'Content-based web attacks to top security threats in 2008'

By siliconindia   |   Thursday, 13 December 2007, 02:53 IST
Printer Print Email Email
Coimbatore: Websense Security Labs, a firm that investigates threats to Internet security, is anticipating content based web attacks to top the list of threats in 2008. The other threats being cross-platform web attacks, special interest attack targeted at specific groups, morphing of Java script and the like, reported Business Line. In its annual security predictions for 2008, Websense has said that the Olympics would spark an outbreak of hacker activity such as compromises of popular Olympic news or other sports sites. Websense researchers envision the possibility of large scale denial-of-service (DoS) attacks on Beijing Olympic related sites and fraud attempts through email and the web surrounding the Olympics. The lab has also predicted, "Hackers would leverage the increased adoption of Macs and iPhones as new means for cross-platform web attacks.

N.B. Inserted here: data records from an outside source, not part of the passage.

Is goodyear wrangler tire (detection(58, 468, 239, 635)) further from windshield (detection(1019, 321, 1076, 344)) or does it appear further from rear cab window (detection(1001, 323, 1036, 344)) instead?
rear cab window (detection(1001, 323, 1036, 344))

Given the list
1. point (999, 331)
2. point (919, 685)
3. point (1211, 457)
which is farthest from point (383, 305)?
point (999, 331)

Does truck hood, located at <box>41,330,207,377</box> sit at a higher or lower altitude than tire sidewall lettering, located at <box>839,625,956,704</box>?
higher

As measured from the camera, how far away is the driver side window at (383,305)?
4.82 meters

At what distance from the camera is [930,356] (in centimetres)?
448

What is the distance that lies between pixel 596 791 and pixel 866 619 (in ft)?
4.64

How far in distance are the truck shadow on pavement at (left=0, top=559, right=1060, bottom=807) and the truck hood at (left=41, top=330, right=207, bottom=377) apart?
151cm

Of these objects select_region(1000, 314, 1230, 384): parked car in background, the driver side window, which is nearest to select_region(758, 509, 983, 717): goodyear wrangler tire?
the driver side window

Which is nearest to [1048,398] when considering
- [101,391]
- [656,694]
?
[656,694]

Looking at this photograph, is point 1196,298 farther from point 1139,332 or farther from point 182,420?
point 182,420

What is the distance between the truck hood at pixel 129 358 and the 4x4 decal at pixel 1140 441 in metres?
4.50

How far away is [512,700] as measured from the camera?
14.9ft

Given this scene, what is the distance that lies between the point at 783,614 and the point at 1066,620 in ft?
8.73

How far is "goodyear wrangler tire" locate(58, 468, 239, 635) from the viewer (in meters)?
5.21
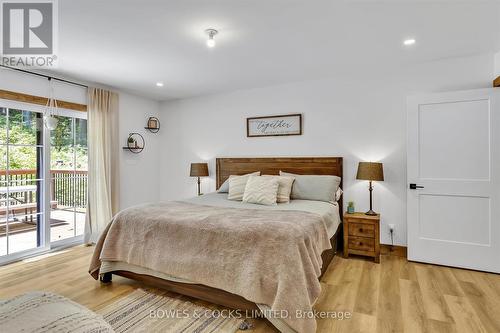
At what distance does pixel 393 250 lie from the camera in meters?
3.38

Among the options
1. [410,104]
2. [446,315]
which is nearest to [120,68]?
[410,104]

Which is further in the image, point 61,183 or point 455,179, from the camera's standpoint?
point 61,183

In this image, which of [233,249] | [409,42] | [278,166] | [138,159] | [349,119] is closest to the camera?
[233,249]

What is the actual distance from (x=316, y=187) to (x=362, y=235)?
78cm

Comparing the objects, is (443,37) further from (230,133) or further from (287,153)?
(230,133)

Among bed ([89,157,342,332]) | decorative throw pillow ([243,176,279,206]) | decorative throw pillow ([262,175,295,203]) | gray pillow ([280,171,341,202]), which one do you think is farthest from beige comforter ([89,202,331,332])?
gray pillow ([280,171,341,202])

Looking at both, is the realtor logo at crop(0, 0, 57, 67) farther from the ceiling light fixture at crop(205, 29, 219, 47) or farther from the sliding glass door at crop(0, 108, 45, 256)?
the ceiling light fixture at crop(205, 29, 219, 47)

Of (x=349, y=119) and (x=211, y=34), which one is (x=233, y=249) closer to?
(x=211, y=34)

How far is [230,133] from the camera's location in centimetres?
456

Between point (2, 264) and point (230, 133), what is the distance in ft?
11.3

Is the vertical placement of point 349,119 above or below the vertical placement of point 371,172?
above

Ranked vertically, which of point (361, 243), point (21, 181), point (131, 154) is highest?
point (131, 154)

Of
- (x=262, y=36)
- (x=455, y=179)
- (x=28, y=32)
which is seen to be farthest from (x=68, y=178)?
(x=455, y=179)

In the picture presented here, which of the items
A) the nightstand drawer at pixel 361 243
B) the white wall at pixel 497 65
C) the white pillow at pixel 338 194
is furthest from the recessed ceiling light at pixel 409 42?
the nightstand drawer at pixel 361 243
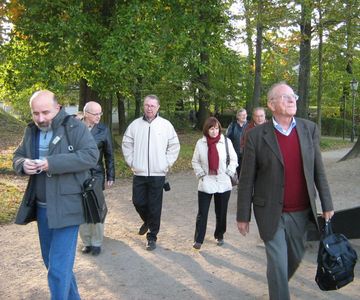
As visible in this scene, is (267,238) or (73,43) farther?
(73,43)

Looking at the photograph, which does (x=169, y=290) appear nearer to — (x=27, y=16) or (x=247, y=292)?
(x=247, y=292)

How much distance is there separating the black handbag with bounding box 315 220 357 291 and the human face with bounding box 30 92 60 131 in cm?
238

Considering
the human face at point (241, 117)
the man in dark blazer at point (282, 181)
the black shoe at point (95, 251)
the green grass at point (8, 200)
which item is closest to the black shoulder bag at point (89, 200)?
the man in dark blazer at point (282, 181)

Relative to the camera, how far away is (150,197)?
6570mm

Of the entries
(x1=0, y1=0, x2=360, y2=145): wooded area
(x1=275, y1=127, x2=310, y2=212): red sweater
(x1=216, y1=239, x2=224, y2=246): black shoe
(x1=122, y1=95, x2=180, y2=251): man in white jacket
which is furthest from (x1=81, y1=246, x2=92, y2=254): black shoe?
(x1=0, y1=0, x2=360, y2=145): wooded area

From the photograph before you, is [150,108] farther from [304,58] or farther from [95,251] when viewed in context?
[304,58]

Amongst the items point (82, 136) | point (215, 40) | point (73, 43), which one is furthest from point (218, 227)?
point (215, 40)

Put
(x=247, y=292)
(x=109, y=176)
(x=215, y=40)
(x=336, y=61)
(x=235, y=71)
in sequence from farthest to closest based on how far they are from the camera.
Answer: (x=235, y=71), (x=336, y=61), (x=215, y=40), (x=109, y=176), (x=247, y=292)

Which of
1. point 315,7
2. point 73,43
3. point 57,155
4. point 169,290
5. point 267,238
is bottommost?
point 169,290

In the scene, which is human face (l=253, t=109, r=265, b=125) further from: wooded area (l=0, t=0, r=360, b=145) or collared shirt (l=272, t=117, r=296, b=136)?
collared shirt (l=272, t=117, r=296, b=136)

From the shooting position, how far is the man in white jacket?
6.48 m

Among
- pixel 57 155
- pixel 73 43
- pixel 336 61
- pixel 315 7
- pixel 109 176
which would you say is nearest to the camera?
pixel 57 155

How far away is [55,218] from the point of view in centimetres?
377

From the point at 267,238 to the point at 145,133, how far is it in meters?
2.95
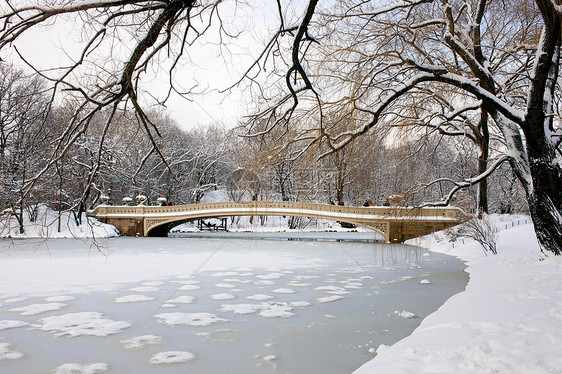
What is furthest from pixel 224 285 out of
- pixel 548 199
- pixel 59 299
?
pixel 548 199

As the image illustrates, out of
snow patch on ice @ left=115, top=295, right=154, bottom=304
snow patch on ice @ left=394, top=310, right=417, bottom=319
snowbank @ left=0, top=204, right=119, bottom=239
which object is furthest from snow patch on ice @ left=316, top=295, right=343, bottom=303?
snowbank @ left=0, top=204, right=119, bottom=239

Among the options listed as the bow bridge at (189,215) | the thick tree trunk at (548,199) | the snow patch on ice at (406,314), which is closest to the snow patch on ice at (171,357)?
the snow patch on ice at (406,314)

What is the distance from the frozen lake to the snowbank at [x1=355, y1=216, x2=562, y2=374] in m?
0.53

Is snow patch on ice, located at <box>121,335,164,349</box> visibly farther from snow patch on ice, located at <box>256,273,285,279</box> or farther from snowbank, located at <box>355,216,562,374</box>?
snow patch on ice, located at <box>256,273,285,279</box>

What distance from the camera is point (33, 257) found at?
570 inches

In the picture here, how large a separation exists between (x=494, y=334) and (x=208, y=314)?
159 inches

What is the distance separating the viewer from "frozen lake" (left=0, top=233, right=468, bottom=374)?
4.60 meters

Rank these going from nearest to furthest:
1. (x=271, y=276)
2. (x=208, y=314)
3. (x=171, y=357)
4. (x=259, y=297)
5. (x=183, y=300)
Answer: (x=171, y=357)
(x=208, y=314)
(x=183, y=300)
(x=259, y=297)
(x=271, y=276)

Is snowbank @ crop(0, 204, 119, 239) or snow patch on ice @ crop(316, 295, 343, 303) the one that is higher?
snowbank @ crop(0, 204, 119, 239)

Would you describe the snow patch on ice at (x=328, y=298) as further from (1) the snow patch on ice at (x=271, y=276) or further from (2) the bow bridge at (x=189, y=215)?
(2) the bow bridge at (x=189, y=215)

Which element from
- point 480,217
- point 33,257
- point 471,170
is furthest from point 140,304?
point 471,170

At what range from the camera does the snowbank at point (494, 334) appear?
133 inches

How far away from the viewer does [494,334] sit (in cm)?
410

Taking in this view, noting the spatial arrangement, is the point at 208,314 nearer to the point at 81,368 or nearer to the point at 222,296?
the point at 222,296
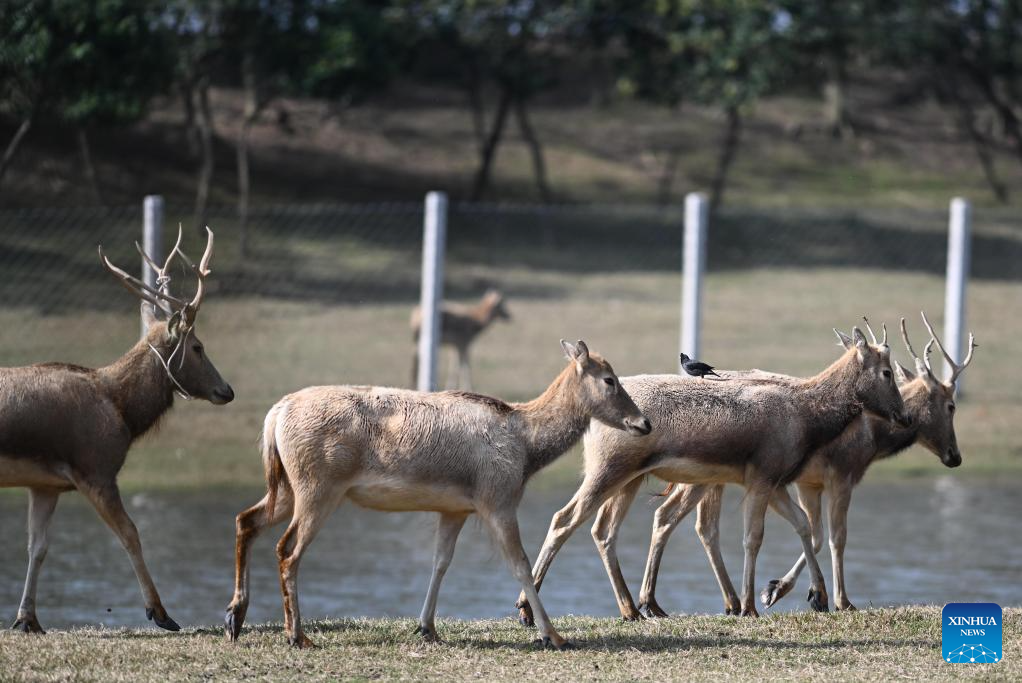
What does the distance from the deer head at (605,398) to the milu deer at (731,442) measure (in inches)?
21.2

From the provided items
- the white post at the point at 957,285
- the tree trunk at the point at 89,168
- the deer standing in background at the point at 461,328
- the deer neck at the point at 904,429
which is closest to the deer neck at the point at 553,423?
the deer neck at the point at 904,429

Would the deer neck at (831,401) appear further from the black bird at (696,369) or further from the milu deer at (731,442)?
the black bird at (696,369)

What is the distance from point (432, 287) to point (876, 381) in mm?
6927

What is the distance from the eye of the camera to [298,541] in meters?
8.14

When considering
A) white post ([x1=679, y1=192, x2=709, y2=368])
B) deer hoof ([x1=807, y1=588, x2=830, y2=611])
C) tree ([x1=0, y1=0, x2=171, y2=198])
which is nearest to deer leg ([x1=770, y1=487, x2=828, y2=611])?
deer hoof ([x1=807, y1=588, x2=830, y2=611])

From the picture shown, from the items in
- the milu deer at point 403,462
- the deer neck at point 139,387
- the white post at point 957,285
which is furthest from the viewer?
the white post at point 957,285

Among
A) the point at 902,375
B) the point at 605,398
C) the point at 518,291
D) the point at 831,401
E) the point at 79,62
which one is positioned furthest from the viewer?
the point at 518,291

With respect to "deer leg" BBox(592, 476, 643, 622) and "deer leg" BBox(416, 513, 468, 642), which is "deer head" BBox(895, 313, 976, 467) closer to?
"deer leg" BBox(592, 476, 643, 622)

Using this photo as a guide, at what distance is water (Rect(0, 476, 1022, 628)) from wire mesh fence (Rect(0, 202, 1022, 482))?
199 centimetres

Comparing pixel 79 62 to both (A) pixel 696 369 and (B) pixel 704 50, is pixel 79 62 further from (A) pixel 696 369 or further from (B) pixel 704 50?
(B) pixel 704 50

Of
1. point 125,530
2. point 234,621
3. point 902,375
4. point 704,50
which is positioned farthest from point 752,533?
point 704,50

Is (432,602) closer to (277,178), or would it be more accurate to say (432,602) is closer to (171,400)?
(171,400)

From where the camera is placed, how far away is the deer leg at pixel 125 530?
8617 millimetres

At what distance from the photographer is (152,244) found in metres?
14.8
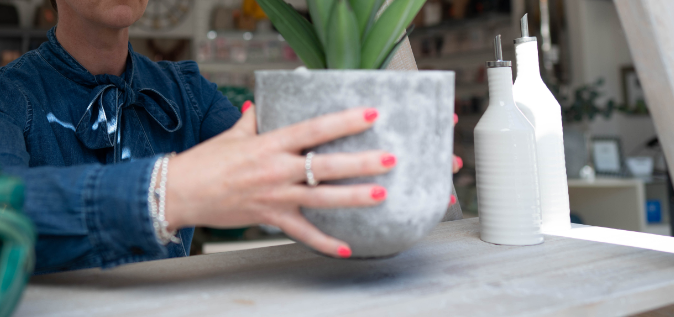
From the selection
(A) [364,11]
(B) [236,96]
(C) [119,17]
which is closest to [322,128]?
(A) [364,11]

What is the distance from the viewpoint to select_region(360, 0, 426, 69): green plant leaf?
1.49ft

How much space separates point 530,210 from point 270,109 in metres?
0.35

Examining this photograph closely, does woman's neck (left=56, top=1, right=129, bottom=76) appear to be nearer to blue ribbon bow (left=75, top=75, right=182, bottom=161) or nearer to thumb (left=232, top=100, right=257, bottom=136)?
blue ribbon bow (left=75, top=75, right=182, bottom=161)

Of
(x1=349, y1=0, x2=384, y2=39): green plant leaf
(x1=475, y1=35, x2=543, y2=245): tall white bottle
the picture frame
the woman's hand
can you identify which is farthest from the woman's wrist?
the picture frame

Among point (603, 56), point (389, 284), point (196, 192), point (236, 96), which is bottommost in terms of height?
point (389, 284)

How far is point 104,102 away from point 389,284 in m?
0.63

Special interest groups falling within a certain age group, wealth bracket or people with particular purchasing habits would become targets of web 2.0 attacks and spam would increase in the blogosphere and 'talk back' sections of new sites to drive traffic and increase search engine rankings of infected web sites." According to Websense, the attackers would increasingly exploit the weakest links within the web infrastructure to target the greatest number of Internet users. The most vulnerable to these attacks are search engines and large user networks such as MySpace or other social networking sites as they have a higher probability of delivering a payoff. The lab is anticipating the number of compromised websites to surpass the number of created malicious sites as the web, as an attack vector, has been increasing steadily over the last five years. With hackers upping the ante with evasion techniques by changing the code every time a user visits the malicious site, signature-based security scanning technologies have difficulty in detecting the web page as malicious. Websense is expecting a crack down on key hacker groups and individuals by global law enforcement agencies and arrest of key members of a hacker group in 2008. The research team sends close to 80 security updates every day to protect its employees from external and internal computer security threats.